→ DETALLES DEL PROBLEMA:
Responde las siguientes preguntas con lo que dice el texto sobre Nabokov.
(a) ¿Qué deseo satisfacía para Nabokov cazar mariposas?
(b) ¿En qué año escapó Nabokov de Rusia?
(c) ¿Hacia qué ciudad huían en barco cuando jugó la partida contra su padre?

##### TEXTO PARA LEER #####

El autor de 'Lolita' cargó el peso de su exilio con alegría, lo cual es siempre preferible a la lamentación y el victimismo

Cazar mariposas suponía para Nabokov la satisfacción de un agudo deseo de soledad. (CC)
Xavier Carbonell

28 de enero 2024 - 13:51

Salamanca/Cada vez que leo a Nabokov pienso en el poema cursi sobre el "niño travieso cazando mariposas". Como ocurre a menudo con Martí, quizás el poema no es tan cursi, o lo es por culpa del escuadrón de maestros que nos obligó a memorizarlo. El caso es que el niño entre la hierba, con la red en la mano, de salacot y chaqueta caqui, es una imagen perfectamente nabokoviana. Más si el niño es un bribón y el objetivo de su cacería es besar algo que está a punto de morir o ser disecado.

Nabokov nació en 1899 –el mismo año que Borges, Hitchcock y Hemingway–, escapó de Rusia en 1919, escribió Lolita en 1955 ("un parto doloroso, un bebé difícil") y murió en 1977, soñando con infiltrarse en el país natal con un pasaporte falso. Habla, memoria, publicado en 1966, es la autobiografía de un escritor pero también la de un entomólogo y la de un ajedrecista. ¿Cómo convivieron los tres Nabokov en uno solo? Gracias al exilio. El exilio lo obligó a salvar lo ínfimo, como el recuerdo de una partida contra su padre cuando huían en barco a Constantinopla o sus expediciones infantiles en busca de ninfas, falenas y polillas. El exilio enseña a no encariñarse mucho con la mariposa. También enseña a recordarla mejor.

##### FRAGMENTO DE ORIGEN #####

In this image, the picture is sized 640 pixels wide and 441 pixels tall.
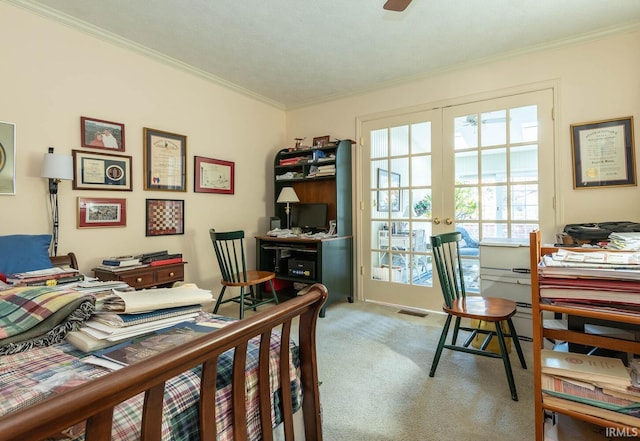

#####

→ RESULTADO DE LA TAREA:
(a) Un agudo deseo de soledad.
(b) En 1919.
(c) Hacia Constantinopla.